**Short exercise A**
Copy the records word for word, from the line that contains "From the items" through the end of the records, and leave the pictures out of your answer.

**Extract provided**
════════════════════

The Company’s main competitive advantages are field proven application platform, platform openness and flexibility, unique bouquet
of IPTV converged multimedia services and customizable, responsive and graphics-rich user interface. Pay as you grow approach
enables service providers to start slowly and extend the system according to the actual growth of the subscriber base. The platform
comes with comprehensive system management module, which enables total control over operational parameters and central customer,
device and service provisioning. The Company enables the service provider to manage its video, audio and information assets and
to offer these assets within reliable and compelling platform. It offers a rich information support for Live TV service with customizable
channel list and e-program guide in various shapes. TV channel recording functionality is available in various flavors to satisfy
user’s needs and lifestyle: program recording, Time-shifting, Pause Live TV and Instant TV recording. Middleware is offered as
a standalone solution, as the most important building block for the complete end to end IPTV solution, whether in the multicast,
DVB or Over the Top environment.
The
Company’s IPTV solution is based on the best of breed components and solutions from the leading vendors in the IPTV world that
have been proven in many wide and varied cases and environments in the past. End-2-End solutions designed by the Company are based
on the Open Standards Systems and Standards adopted in the DVB and IP world.
Distribution
The
Company operates three main specific segments of business. They are the following: (1) Broadcast and Digital Content
Syndication to media distribution affiliated companies; (2) Direct-To-Consumer content subscription and on demand content services;
(3) Consumer Electronic Subscription Sales that are company branded and sold to engaged customers on our owned and/or affiliated
media platforms to ensure an enhanced audience participation experience. Each are dependent on some common variables including
brand recognition and reinforcement, ability to adequately market our services, and the continued use of available technology
tools to enable efficient growth and management of the business. We operate and derive revenues for the aforementioned areas
of businesses mentioned herein as follows:
(1) Broadcast
and Digital Content Syndication:
a. This
business relies on the continued increase of content offerings into the marketplace offered to media companies in both the broadcast
and digital media space.
b. There’s
a heavy reliance factor on the levels of audience, customer engagements, and ratings that determine the levels of participation
that our content has.
c. The
successful sale of advertising associated with our syndicated content depends to the aforementioned levels of active consumer
engagements with our media affiliated partners.
d. Part
of the business model is to license the content to these media entities that become our content affiliates.
e. The
Company will derive revenue from the sale of advertising offerings that are directly associated with the content subscription
being syndicated to these media affiliated entities.
(2) Direct-To-Consumer
Content Subscription and On Demand Content Services:
a. This
business relies on the successful completion and launch of our Company’s own content software application.
b. The
application branded as, “Oi2” is being engineered to be a full cross-platform accessible software application that
will be made available on most mobile devices, media enabled set-top boxes and connected devices, as well as, other available
distribution outlets in an effort to accommodate various consumer behaviors as it relates to content consumption.
c. The
Company has secured affiliation agreements to provide a wide offering of content subscription available to consumers including
but not limited to live and linear broadcast and cable television networks, on demand prime time television shows, pay-per-view
and purchase options for an estimated 7,000+ Hollywood films/movies, and hundreds of audio channels in a wide variety of genres
and formats.

════════════════════

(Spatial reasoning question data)
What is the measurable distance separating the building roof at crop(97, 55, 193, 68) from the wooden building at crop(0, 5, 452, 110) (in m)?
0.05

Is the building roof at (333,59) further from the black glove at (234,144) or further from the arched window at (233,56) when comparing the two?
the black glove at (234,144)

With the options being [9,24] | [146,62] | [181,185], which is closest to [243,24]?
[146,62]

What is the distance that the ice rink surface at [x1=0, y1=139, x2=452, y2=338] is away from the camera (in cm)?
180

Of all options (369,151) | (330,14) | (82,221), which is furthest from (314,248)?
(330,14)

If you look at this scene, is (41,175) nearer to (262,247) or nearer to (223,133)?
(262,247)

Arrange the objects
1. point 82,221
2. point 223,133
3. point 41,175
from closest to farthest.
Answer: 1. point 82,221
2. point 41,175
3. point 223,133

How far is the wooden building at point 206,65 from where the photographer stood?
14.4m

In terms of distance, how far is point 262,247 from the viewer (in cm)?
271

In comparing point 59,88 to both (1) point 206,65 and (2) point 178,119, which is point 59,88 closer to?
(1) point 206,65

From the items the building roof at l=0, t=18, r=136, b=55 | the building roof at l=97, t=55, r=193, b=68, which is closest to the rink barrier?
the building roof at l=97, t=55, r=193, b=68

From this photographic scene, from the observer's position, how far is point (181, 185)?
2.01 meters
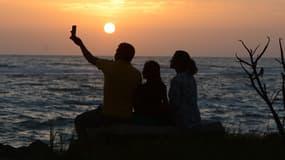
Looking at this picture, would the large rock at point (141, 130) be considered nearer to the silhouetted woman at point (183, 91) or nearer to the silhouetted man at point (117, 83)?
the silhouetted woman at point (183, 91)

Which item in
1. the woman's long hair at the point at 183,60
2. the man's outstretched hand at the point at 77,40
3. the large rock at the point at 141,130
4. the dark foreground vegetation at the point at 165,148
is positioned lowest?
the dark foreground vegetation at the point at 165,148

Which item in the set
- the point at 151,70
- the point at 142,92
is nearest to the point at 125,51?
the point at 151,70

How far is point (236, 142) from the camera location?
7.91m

════════════════════

**Short exercise B**
In the company description above, what name is given to the Company's own content software application?

**Exercise solution A**
From the items the building roof at l=0, t=18, r=136, b=55 | the building roof at l=97, t=55, r=193, b=68, which is closest to the rink barrier?
the building roof at l=97, t=55, r=193, b=68

From this photographic scene, from the observer's position, how far is point (181, 185)?
2.01 meters
Looking at this picture, would the large rock at point (141, 130) be considered nearer to the silhouetted woman at point (183, 91) or nearer to the silhouetted man at point (117, 83)?
the silhouetted woman at point (183, 91)

Which item in
1. the woman's long hair at the point at 183,60
2. the man's outstretched hand at the point at 77,40
3. the large rock at the point at 141,130
4. the dark foreground vegetation at the point at 165,148
is positioned lowest?
the dark foreground vegetation at the point at 165,148

Which item in the set
- the point at 151,70
- the point at 142,92
is nearest to the point at 125,51?
the point at 151,70

How far is point (236, 142) from the camera location?
7.91m

**Exercise solution B**
Oi2